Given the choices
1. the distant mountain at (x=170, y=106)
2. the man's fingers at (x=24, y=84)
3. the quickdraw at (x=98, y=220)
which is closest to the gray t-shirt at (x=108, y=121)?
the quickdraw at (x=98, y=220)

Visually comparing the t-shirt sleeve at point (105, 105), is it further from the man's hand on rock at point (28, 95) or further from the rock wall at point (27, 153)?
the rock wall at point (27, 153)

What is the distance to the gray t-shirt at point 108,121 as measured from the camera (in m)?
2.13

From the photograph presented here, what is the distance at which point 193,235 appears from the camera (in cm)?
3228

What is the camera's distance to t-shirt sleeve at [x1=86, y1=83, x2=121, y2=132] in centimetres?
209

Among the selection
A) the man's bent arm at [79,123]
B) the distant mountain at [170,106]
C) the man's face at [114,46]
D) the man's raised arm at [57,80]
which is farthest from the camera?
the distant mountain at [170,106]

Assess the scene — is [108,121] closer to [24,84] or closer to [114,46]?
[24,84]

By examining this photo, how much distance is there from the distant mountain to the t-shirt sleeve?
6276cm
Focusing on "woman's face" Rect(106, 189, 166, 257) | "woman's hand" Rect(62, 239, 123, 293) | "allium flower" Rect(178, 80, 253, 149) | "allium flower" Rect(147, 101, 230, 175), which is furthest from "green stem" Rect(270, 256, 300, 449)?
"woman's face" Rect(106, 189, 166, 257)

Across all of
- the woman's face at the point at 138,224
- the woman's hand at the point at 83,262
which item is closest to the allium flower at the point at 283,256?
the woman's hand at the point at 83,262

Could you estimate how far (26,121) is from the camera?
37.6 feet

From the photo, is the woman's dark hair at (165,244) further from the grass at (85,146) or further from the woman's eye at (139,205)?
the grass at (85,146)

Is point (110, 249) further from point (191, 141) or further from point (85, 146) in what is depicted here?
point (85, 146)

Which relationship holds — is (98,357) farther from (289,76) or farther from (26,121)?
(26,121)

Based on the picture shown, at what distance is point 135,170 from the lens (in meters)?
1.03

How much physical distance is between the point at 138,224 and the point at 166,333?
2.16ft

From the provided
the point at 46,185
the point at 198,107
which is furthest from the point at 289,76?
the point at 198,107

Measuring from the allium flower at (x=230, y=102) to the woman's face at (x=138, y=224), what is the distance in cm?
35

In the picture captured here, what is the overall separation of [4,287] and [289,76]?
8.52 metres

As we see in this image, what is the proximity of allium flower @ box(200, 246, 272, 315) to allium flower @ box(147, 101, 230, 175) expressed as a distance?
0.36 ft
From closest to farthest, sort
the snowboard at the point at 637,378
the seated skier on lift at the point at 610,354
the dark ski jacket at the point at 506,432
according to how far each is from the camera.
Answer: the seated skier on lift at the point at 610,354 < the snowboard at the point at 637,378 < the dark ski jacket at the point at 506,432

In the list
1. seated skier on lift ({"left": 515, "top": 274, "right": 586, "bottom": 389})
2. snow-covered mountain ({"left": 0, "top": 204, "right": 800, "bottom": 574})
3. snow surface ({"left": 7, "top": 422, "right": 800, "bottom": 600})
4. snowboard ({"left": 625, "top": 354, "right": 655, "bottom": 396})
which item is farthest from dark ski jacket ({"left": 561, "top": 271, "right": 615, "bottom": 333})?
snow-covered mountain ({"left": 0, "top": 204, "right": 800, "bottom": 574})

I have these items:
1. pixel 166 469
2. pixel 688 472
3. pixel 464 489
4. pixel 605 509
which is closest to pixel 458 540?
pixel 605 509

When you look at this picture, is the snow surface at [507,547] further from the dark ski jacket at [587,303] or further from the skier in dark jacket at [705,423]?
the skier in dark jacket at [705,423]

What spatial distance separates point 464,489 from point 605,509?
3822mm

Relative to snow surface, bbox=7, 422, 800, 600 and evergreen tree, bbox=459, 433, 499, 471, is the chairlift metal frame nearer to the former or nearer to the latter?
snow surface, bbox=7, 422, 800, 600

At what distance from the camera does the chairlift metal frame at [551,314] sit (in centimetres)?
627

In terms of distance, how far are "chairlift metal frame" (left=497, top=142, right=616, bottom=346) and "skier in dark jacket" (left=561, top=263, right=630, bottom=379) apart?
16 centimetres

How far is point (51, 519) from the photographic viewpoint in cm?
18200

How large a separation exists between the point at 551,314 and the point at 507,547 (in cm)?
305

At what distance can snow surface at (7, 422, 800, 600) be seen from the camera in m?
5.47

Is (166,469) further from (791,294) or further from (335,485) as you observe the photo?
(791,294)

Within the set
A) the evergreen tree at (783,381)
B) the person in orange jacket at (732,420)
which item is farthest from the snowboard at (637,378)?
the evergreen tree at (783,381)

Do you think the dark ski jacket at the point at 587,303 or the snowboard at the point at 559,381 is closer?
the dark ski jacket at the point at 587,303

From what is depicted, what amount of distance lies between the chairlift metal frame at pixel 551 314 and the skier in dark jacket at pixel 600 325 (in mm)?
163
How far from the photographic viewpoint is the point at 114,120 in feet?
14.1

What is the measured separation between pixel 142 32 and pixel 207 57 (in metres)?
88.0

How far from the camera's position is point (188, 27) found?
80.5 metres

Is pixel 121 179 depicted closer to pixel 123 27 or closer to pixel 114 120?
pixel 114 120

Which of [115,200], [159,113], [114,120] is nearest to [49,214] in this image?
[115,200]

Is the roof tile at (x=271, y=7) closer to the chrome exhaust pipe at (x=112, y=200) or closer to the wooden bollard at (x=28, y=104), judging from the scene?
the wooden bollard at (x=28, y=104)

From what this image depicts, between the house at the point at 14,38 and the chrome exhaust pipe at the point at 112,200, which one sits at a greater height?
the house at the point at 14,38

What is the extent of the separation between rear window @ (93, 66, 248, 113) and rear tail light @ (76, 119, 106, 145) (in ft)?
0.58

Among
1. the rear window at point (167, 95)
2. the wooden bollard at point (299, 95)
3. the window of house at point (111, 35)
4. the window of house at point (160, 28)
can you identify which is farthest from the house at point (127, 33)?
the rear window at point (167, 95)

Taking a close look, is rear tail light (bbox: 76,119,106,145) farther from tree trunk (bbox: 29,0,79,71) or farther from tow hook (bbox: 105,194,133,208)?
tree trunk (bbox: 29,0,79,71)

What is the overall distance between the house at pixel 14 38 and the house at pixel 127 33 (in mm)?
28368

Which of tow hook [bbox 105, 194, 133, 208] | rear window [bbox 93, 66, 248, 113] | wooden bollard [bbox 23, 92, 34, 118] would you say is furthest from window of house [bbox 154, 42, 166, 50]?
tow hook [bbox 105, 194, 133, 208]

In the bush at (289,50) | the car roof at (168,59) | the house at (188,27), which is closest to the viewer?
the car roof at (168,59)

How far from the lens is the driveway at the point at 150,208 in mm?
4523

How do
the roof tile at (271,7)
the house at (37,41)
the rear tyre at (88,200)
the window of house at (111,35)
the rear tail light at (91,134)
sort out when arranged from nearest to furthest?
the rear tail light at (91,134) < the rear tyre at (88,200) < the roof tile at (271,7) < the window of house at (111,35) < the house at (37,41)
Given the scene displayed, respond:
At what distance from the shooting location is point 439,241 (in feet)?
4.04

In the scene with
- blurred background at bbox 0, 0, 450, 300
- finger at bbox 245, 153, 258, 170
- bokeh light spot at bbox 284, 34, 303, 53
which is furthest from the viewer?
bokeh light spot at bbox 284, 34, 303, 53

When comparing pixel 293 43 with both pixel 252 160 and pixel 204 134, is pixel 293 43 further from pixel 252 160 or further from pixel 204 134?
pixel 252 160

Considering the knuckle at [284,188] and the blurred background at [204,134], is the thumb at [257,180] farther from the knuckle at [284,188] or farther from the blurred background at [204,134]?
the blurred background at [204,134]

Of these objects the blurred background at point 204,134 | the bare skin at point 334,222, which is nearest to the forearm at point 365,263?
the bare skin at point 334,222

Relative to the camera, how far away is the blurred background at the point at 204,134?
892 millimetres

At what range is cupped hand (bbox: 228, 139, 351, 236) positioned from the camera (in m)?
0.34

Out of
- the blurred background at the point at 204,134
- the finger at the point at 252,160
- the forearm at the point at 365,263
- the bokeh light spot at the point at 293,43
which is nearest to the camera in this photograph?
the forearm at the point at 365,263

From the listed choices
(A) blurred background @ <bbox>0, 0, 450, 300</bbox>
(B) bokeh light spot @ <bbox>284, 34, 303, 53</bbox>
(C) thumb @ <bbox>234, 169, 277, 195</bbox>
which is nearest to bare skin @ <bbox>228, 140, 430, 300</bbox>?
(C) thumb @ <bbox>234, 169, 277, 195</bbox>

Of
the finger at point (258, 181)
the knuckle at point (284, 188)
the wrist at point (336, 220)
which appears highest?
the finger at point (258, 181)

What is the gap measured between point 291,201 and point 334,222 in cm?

== Exercise ==
Return, word for word, each line from the line that contains "How far from the lens" to the end of the listing above; include both end lines and nothing else.

== Written answer ==
How far from the lens is the driveway at the point at 150,208 in mm?
4523

How do
the roof tile at (271,7)
the house at (37,41)
the rear tyre at (88,200)
the window of house at (111,35)
the rear tail light at (91,134)
sort out when arranged from nearest to furthest?
the rear tail light at (91,134) < the rear tyre at (88,200) < the roof tile at (271,7) < the window of house at (111,35) < the house at (37,41)
Given the scene displayed, respond:
At what distance from the shooting location is point 439,241 (in feet)?
4.04

In the scene with
- blurred background at bbox 0, 0, 450, 300
- finger at bbox 245, 153, 258, 170
- bokeh light spot at bbox 284, 34, 303, 53
which is furthest from the viewer?
bokeh light spot at bbox 284, 34, 303, 53

When comparing pixel 293 43 with both pixel 252 160 and pixel 204 134, is pixel 293 43 further from pixel 252 160 or further from pixel 204 134?
pixel 252 160

Considering the knuckle at [284,188] and the blurred background at [204,134], is the thumb at [257,180] farther from the knuckle at [284,188] or farther from the blurred background at [204,134]?
the blurred background at [204,134]

Of these objects the blurred background at point 204,134 | the bare skin at point 334,222, which is nearest to the forearm at point 365,263?
the bare skin at point 334,222

Relative to the camera, how far away is the blurred background at the point at 204,134?
892 millimetres

At what range is cupped hand (bbox: 228, 139, 351, 236) positioned from the camera (in m)?
0.34

Out of
- the blurred background at the point at 204,134
- the finger at the point at 252,160
- the forearm at the point at 365,263
- the bokeh light spot at the point at 293,43
which is nearest to the camera in this photograph?
the forearm at the point at 365,263

From the listed choices
(A) blurred background @ <bbox>0, 0, 450, 300</bbox>
(B) bokeh light spot @ <bbox>284, 34, 303, 53</bbox>
(C) thumb @ <bbox>234, 169, 277, 195</bbox>
which is nearest to bare skin @ <bbox>228, 140, 430, 300</bbox>?
(C) thumb @ <bbox>234, 169, 277, 195</bbox>

Of
the finger at point (258, 181)
the knuckle at point (284, 188)
the wrist at point (336, 220)
which appears highest?
the finger at point (258, 181)

What is the gap measured between point 291,201 and point 334,222 in cm?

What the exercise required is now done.